Exercise description »
The entries should be given again in full. Alter nothing.

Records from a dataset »
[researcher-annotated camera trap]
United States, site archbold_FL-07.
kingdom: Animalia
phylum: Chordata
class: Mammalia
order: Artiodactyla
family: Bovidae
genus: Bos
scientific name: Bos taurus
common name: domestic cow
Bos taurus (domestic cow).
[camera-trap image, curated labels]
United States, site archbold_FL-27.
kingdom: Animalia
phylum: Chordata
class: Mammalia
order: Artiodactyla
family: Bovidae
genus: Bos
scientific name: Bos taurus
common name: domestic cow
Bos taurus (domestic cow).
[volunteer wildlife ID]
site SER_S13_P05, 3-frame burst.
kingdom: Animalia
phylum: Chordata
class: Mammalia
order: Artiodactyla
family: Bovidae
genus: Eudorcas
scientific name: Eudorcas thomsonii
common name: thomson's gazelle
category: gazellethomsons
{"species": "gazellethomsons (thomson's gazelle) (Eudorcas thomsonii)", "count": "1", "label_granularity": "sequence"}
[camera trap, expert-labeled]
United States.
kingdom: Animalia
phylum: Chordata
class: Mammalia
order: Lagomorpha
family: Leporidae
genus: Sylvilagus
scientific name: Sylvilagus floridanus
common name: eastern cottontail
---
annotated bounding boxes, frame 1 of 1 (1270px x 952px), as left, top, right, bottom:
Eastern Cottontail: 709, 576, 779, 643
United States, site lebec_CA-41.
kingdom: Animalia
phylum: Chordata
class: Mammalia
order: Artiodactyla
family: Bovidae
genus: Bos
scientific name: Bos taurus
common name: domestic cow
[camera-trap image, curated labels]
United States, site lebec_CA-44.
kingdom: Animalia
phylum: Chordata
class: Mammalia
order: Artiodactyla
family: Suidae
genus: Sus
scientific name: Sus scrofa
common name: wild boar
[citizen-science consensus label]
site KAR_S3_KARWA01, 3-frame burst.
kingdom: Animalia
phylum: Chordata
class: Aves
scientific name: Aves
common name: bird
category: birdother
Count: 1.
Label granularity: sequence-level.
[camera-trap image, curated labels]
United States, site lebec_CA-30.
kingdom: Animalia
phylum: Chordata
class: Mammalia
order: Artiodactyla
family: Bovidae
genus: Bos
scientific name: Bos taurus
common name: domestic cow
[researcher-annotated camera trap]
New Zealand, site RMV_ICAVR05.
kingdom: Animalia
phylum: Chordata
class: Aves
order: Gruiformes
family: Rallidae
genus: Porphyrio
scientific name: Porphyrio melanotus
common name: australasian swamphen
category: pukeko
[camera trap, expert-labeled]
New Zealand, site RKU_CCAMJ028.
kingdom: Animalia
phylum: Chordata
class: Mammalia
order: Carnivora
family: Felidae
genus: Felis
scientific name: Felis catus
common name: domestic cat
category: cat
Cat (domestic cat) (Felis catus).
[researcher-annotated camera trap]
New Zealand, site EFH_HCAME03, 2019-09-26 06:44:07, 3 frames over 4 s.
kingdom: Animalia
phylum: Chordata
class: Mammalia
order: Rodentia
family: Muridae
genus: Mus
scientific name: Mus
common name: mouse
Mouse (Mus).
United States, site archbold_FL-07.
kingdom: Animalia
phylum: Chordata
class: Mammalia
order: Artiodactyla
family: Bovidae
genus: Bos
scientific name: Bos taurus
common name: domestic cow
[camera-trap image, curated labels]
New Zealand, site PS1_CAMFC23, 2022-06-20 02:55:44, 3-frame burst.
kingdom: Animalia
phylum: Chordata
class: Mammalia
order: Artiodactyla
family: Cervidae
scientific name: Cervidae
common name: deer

Answer to the exercise »
[researcher-annotated camera trap]
United States, site archbold_FL-07.
kingdom: Animalia
phylum: Chordata
class: Mammalia
order: Artiodactyla
family: Bovidae
genus: Bos
scientific name: Bos taurus
common name: domestic cow
Bos taurus (domestic cow).
[camera-trap image, curated labels]
United States, site archbold_FL-27.
kingdom: Animalia
phylum: Chordata
class: Mammalia
order: Artiodactyla
family: Bovidae
genus: Bos
scientific name: Bos taurus
common name: domestic cow
Bos taurus (domestic cow).
[volunteer wildlife ID]
site SER_S13_P05, 3-frame burst.
kingdom: Animalia
phylum: Chordata
class: Mammalia
order: Artiodactyla
family: Bovidae
genus: Eudorcas
scientific name: Eudorcas thomsonii
common name: thomson's gazelle
category: gazellethomsons
{"species": "gazellethomsons (thomson's gazelle) (Eudorcas thomsonii)", "count": "1", "label_granularity": "sequence"}
[camera trap, expert-labeled]
United States.
kingdom: Animalia
phylum: Chordata
class: Mammalia
order: Lagomorpha
family: Leporidae
genus: Sylvilagus
scientific name: Sylvilagus floridanus
common name: eastern cottontail
---
annotated bounding boxes, frame 1 of 1 (1270px x 952px), as left, top, right, bottom:
Eastern Cottontail: 709, 576, 779, 643
United States, site lebec_CA-41.
kingdom: Animalia
phylum: Chordata
class: Mammalia
order: Artiodactyla
family: Bovidae
genus: Bos
scientific name: Bos taurus
common name: domestic cow
[camera-trap image, curated labels]
United States, site lebec_CA-44.
kingdom: Animalia
phylum: Chordata
class: Mammalia
order: Artiodactyla
family: Suidae
genus: Sus
scientific name: Sus scrofa
common name: wild boar
[citizen-science consensus label]
site KAR_S3_KARWA01, 3-frame burst.
kingdom: Animalia
phylum: Chordata
class: Aves
scientific name: Aves
common name: bird
category: birdother
Count: 1.
Label granularity: sequence-level.
[camera-trap image, curated labels]
United States, site lebec_CA-30.
kingdom: Animalia
phylum: Chordata
class: Mammalia
order: Artiodactyla
family: Bovidae
genus: Bos
scientific name: Bos taurus
common name: domestic cow
[researcher-annotated camera trap]
New Zealand, site RMV_ICAVR05.
kingdom: Animalia
phylum: Chordata
class: Aves
order: Gruiformes
family: Rallidae
genus: Porphyrio
scientific name: Porphyrio melanotus
common name: australasian swamphen
category: pukeko
[camera trap, expert-labeled]
New Zealand, site RKU_CCAMJ028.
kingdom: Animalia
phylum: Chordata
class: Mammalia
order: Carnivora
family: Felidae
genus: Felis
scientific name: Felis catus
common name: domestic cat
category: cat
Cat (domestic cat) (Felis catus).
[researcher-annotated camera trap]
New Zealand, site EFH_HCAME03, 2019-09-26 06:44:07, 3 frames over 4 s.
kingdom: Animalia
phylum: Chordata
class: Mammalia
order: Rodentia
family: Muridae
genus: Mus
scientific name: Mus
common name: mouse
Mouse (Mus).
United States, site archbold_FL-07.
kingdom: Animalia
phylum: Chordata
class: Mammalia
order: Artiodactyla
family: Bovidae
genus: Bos
scientific name: Bos taurus
common name: domestic cow
[camera-trap image, curated labels]
New Zealand, site PS1_CAMFC23, 2022-06-20 02:55:44, 3-frame burst.
kingdom: Animalia
phylum: Chordata
class: Mammalia
order: Artiodactyla
family: Cervidae
scientific name: Cervidae
common name: deer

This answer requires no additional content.